I am certain, however, after a decade and a half of experience, observation, and study that if we are to have wilderness areas we must set them aside and protect them. Every consideration I have made confirms the declaration in S. 174 that our increasing population with its expanding settlement and its mechanization is destined to occupy and modify all of our wilderness except those areas which we deliberately designate for preservation and protection in their natural condition. This indeed seems to me to be a sound premise on which to base such legislation as this wilderness bill.
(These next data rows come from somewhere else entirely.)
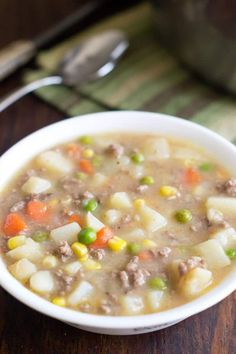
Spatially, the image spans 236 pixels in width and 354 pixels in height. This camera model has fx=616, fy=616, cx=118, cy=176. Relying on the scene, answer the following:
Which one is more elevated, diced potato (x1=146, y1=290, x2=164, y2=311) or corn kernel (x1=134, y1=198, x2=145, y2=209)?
diced potato (x1=146, y1=290, x2=164, y2=311)

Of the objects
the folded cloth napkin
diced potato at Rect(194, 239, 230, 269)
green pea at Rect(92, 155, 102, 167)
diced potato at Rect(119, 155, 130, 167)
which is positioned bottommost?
the folded cloth napkin

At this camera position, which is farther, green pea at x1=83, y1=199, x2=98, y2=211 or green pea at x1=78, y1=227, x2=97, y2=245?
green pea at x1=83, y1=199, x2=98, y2=211

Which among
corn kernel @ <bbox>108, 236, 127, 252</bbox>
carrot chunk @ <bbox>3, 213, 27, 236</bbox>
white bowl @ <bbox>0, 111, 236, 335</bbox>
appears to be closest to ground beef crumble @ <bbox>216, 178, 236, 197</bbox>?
white bowl @ <bbox>0, 111, 236, 335</bbox>

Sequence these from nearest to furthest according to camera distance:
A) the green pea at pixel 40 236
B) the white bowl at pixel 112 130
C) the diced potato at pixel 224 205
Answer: the white bowl at pixel 112 130 → the green pea at pixel 40 236 → the diced potato at pixel 224 205

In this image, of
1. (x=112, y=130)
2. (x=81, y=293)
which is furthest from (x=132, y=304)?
(x=112, y=130)

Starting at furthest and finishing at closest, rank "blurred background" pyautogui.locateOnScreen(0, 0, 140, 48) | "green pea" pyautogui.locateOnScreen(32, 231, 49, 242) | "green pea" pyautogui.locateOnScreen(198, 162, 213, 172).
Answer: "blurred background" pyautogui.locateOnScreen(0, 0, 140, 48), "green pea" pyautogui.locateOnScreen(198, 162, 213, 172), "green pea" pyautogui.locateOnScreen(32, 231, 49, 242)

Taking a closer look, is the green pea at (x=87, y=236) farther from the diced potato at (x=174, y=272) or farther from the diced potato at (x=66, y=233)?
the diced potato at (x=174, y=272)

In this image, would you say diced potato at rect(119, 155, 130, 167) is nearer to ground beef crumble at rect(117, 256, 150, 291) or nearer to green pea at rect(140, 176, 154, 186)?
green pea at rect(140, 176, 154, 186)

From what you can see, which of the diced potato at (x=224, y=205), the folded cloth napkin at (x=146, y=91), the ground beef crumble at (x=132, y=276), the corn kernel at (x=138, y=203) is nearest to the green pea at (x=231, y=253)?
the diced potato at (x=224, y=205)
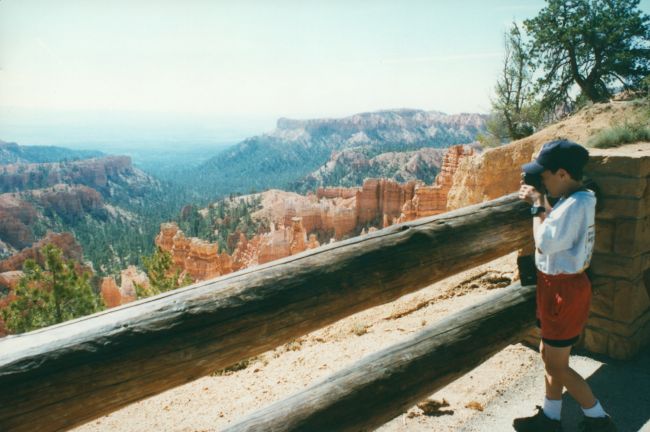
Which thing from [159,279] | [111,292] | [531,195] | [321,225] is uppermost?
[531,195]

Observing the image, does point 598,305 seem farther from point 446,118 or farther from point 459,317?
point 446,118

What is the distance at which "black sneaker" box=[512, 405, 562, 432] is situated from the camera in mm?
2342

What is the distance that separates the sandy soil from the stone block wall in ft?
1.79

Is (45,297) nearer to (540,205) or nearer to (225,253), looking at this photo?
(540,205)

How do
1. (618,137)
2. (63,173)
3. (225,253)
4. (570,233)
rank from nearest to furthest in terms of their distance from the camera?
(570,233), (618,137), (225,253), (63,173)

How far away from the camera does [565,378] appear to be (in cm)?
228

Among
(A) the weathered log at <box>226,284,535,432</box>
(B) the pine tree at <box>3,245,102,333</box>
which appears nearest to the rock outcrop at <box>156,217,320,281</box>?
(B) the pine tree at <box>3,245,102,333</box>

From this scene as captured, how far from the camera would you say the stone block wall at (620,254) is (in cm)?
284

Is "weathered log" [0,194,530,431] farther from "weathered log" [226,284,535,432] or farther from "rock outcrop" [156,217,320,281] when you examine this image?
"rock outcrop" [156,217,320,281]

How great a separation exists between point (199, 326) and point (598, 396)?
2.45 m

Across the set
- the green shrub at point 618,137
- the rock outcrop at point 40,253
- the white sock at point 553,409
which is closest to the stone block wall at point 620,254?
the green shrub at point 618,137

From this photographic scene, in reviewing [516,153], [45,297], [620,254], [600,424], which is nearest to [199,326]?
[600,424]

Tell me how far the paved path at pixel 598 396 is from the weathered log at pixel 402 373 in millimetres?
359

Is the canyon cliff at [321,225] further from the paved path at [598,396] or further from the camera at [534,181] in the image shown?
the camera at [534,181]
Fortunately our federally owned land areas include much of our still remaining wilderness. It is a further good fortune that areas of wilderness suitable for preservation are contained within our national forests, our National Park System, our wildlife refuges and ranges, because this means that they are in areas already being protected to a great extent from commodity or commercial uses. In other words, in order to provide for wilderness preservation we do not need to interfere with established enterprises—at least not to any significant extent. S. 174 relates its wilderness-preservation policy and program to these areas already receiving some protection. It avoids interference with the purposes for which these areas have already been established as forests, parks, or refuges. It gives to administering agencies the added responsibility for preserving the wilderness character which the lands to be involved still have, but it does this with respect for the other land-management policies and programs already underway. This I consider a sound approach to a new policy and program. The very nature of our undertaking is such that we can deal only with areas that are wilderness. And in this legislation only areas of wilderness already being protected to some extent are included. I want to emphasize that this bill deals only with wilderness, and furthermore only with wilderness in Federal areas where special protection is already a purpose.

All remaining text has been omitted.